“High Integrity Data Engineering and Knowledge Extraction for Human-Augmented Science”
Dr. Eric Davis
Thursday, Jan. 31, 11:45 am
Complex system analysis currently requires teams of domain experts, data scientists, mathematicians, and software engineers to support the entire life cycle of model-based inference. The models that result from this process are often bespoke, lack generalizability, are not performable, and make it difficult for practitioners to synthesize actionable knowledge and policies from their raw outputs. In addition our growing reliance on automated reasoning, machine learning, and machine-aided decision making has lead to serious vulnerabilities in the area of data-integrity. The trustworthy and reliable operation of next-generation data-driven systems and the infrastructure which manages this data will require effective and scalable solutions to the growing threat of faults due to data-integrity, especially when using patient-reported data or crowd sourced observations. In this talk we will discuss current efforts from our laboratory to improve and formalize these processes and establish more rigorous methods which can be more easily validated and verified.
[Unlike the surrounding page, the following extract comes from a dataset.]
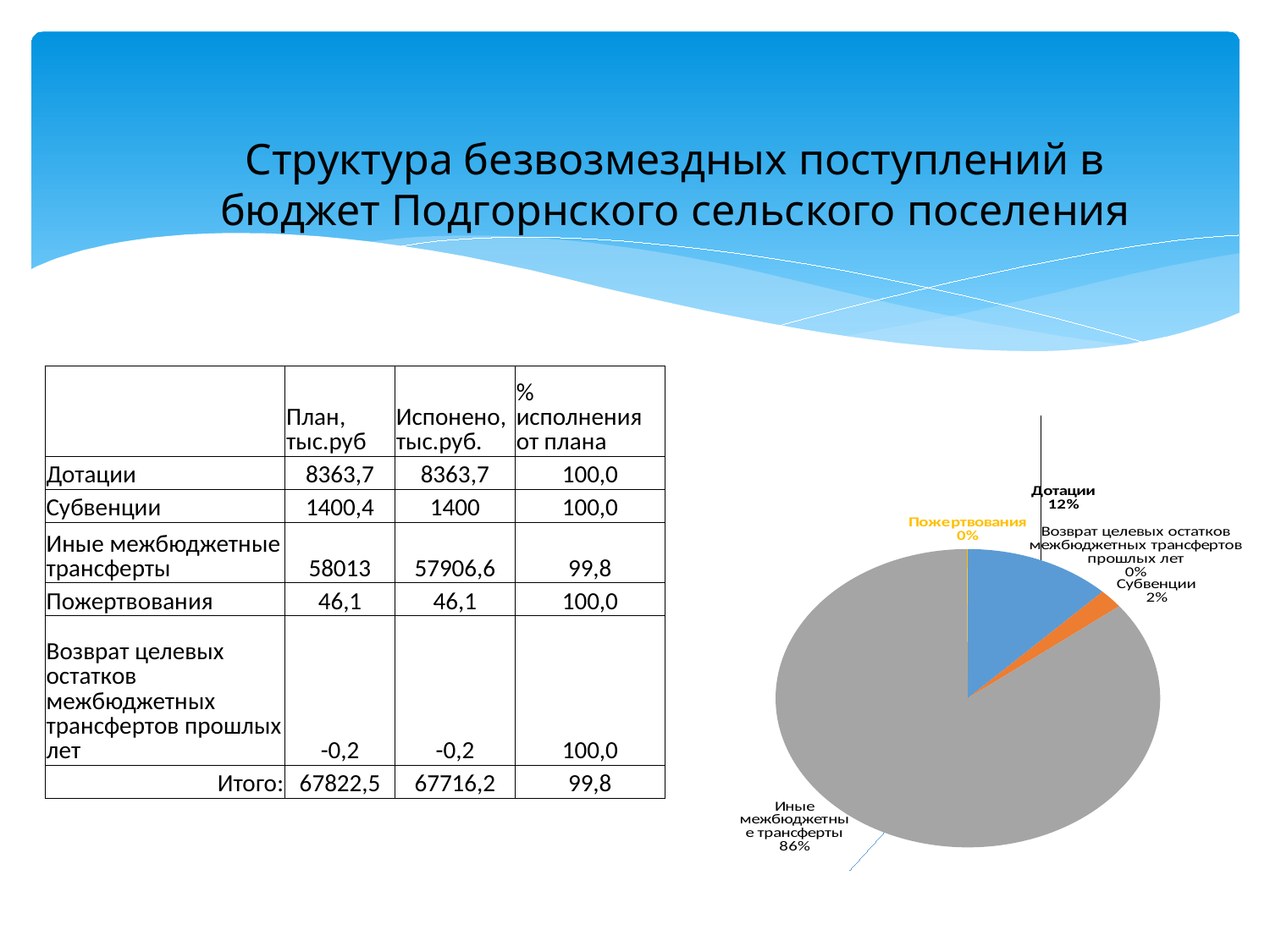
What is the difference in percentage points between the Дотации and Субвенции slices? 10 How many categories are labelled in the pie chart? 5 What colour is the Дотации slice in the pie chart? blue What share of the pie chart does Субвенции have? 2% What kind of chart is shown on the slide? pie chart What share of the pie chart does Пожертвования have? 0% Which category has the largest slice in the pie chart? Иные межбюджетные трансферты What colour is the Иные межбюджетные трансферты slice in the pie chart? grey What share of the pie chart does Дотации have? 12% Which slice is larger in the pie chart, Дотации or Субвенции? Дотации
We will present AMIDOL, our novel system which aims to reduce the overhead associated with the entire model life cycle, enabling experts to more easily build, maintain, and reason over models of complex systems and respond rapidly to emerging crises. AMIDOL leverages visual domain specific languages and a rich intermediate representation which derives formal executable semantics from the semi-formal diagrams scientists normally construct. We also present IAIDO, a type system of Integrity-Aware Data Objects which utilizes the concepts of polymorphism, subsumption, composition, association, and aggregation to build a system of inheritance to improve data-integrity for large-scale data sets with shared provenance, representations, and types. We demonstrate these methods on data from our partners at the CDC to address problems in the domain of epidemic outbreak and disease management to help coordinate policies and responses to these crises in real-time.
Dr. Eric Davis is a Principal Scientist at an Industrial Lab where he is PI on over $10 million of externally funded research in the areas of data-driven modeling, data engineering, data science, machine learning, and artificial intelligence. His research focuses on issues surrounding complex systems, data integrity, and highly interdependent systems, especially those with applications for social good. Before moving to industry, Eric was an Assistant Professor at the University of Miami and Iowa State University where he was director of the Trustworthy Data Engineering Laboratory, and founder of the Fortinet Cybersecurity Laboratory. He has twice served as an Eric and Wendy Schmidt Data Science for Social Good Summer Faculty Fellow at the University of Chicago, has been named a Frontiers of Engineering Education Faculty Member by the National Academy of Engineering, and served as an IBM Doctoral Fellow while completing his PhD at the University of Illinois at Urbana-Champaign.